Detido o suspeito sueco de ter roubado o letreiro de Auschwitz

O ex-líder neonazista sueco Anders Hogstrom foi detido nesta quinta-feira em Estocolmo por suspeita de ser o autor do roubo do letreiro "Arbeit macht frei" (O trabalho nos torna livre) no antigo campo de concentração de Auschwitz, anunciou o promotor encarregado do caso na Suécia.

A detenção do suspeito, sobre quem pesava uma ordem de prisão europeia emitida pela justiça polonesa, aconteceu em sua residência em Estocolmo.

"Está atualmente detido na delegacia e pediu um advogado", informou a fonte.

O letreiro em alemão foi roubado no dia 18 de dezembro de 2009 e recuperado alguns dias depois, partida em três pedaços.

Cinco poloneses foram presos e, posteriormente, Hogstrom, 34 anos e fundador e diretor de 1994 a 1999 da Frente Nacional-Socialista, principal partido neonazista sueco, admitiu que foi convidado a atuar como intermediário para vender o letreiro, mas que, por fim, alertou a polícia polonesa sobre o roubo.

A placa com a frase em alemão simboliza, para a maioria, o cinismo sem limites da Alemanha nazista.

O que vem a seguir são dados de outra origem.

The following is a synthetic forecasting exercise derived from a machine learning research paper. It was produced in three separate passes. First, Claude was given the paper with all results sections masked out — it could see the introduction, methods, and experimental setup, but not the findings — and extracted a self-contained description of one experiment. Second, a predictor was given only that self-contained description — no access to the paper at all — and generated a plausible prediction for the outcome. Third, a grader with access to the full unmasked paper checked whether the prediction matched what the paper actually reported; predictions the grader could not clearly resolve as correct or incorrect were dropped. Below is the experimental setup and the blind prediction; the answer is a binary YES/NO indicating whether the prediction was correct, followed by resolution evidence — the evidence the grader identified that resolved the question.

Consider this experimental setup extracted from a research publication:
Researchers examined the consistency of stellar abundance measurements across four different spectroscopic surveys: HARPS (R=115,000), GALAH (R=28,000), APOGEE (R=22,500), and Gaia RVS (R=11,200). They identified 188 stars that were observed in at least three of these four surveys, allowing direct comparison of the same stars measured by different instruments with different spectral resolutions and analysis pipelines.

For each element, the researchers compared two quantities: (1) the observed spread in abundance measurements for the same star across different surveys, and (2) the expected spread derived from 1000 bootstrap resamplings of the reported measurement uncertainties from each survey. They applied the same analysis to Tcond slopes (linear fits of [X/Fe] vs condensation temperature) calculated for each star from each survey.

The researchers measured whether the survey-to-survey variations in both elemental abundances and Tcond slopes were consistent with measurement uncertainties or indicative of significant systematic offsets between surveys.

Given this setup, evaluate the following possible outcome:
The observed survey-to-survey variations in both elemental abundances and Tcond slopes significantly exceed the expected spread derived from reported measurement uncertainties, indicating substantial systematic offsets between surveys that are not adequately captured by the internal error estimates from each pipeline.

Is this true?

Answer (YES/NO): NO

O slogan popularizado pelo pastor alemão Lorenz Diefenbach, morto em 1886, em seu livro "Arbeit Macht Frei", foi retomado pelos nazistas em 1930.

No início, os nazistas o utilizavam com fins de propaganda na luta contra o elevado desemprego na Alemanha, mas, anos mais tarde, se converteu num slogan dos campos de trabalho e extermínio alemães.

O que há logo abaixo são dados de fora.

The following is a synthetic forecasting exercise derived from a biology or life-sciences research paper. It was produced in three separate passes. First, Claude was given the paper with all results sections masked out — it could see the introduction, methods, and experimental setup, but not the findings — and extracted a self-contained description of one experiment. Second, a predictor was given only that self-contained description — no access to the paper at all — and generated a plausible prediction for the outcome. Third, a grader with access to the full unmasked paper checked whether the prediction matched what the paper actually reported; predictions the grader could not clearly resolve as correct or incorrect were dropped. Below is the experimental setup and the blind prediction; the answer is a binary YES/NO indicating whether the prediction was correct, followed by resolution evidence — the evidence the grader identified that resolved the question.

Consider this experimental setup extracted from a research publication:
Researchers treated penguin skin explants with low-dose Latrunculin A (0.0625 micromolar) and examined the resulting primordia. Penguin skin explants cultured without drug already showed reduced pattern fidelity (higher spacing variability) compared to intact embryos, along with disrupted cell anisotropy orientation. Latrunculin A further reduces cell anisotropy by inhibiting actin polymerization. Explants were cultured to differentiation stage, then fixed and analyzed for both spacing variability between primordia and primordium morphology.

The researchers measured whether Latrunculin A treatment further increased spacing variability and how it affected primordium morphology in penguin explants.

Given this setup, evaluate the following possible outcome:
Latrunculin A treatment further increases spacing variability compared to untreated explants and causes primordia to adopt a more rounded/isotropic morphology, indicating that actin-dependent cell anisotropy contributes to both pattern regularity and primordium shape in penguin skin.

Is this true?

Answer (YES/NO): NO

A ideia de utilizar a frase nos campos é atribuída ao SS Theodor Eicke, um dos chefes da concepção e organização das redes de campos nazistas.

"Arbeit macht frei" figurava na entrada dos campos de Dachau, Gross-Rosen, Sachsenhausen, Theresienstadt, Flossenburg e Auschwitz, o maior de todos os campos de extermínio.

Fabricada em julho de 1940 por um prisioneiro polonês, o ferreiro Jan Liwacz, a inscrição de Auschwitz é de aço, mede cinco metros e tem uma particularidade: a letra B da palavra Arbeit está invertida.

Segundo uma interpretação perpetuada pelos sobreviventes, o B invertido simbolizava insubmissão e a resistência à opressão nazista, explicou Sawicki.

Quando, em 27 de janeiro de 1945, o Exército soviético libertou Auschwitz, a inscrição foi desmontada e ia ser levada para o Leste de trem.

No entanto, Eugeniusz Nosal, um prisioneiro polonês recém-libertado, subornou um guarda soviético com uma garrafa de vodca para recuperá-la.

Escondida durante dois anos na prefeitura de Oswiecim (nome polonês do campo de Auschwitz), a inscrição voltou a seu lugar original em 1947, quando o campo de extermínio virou museu e memorial.

Entre 1940 e 1945, o regime nazista alemão exterminou 1,1 milhão de pessoas em Auschwitz-Birkenau.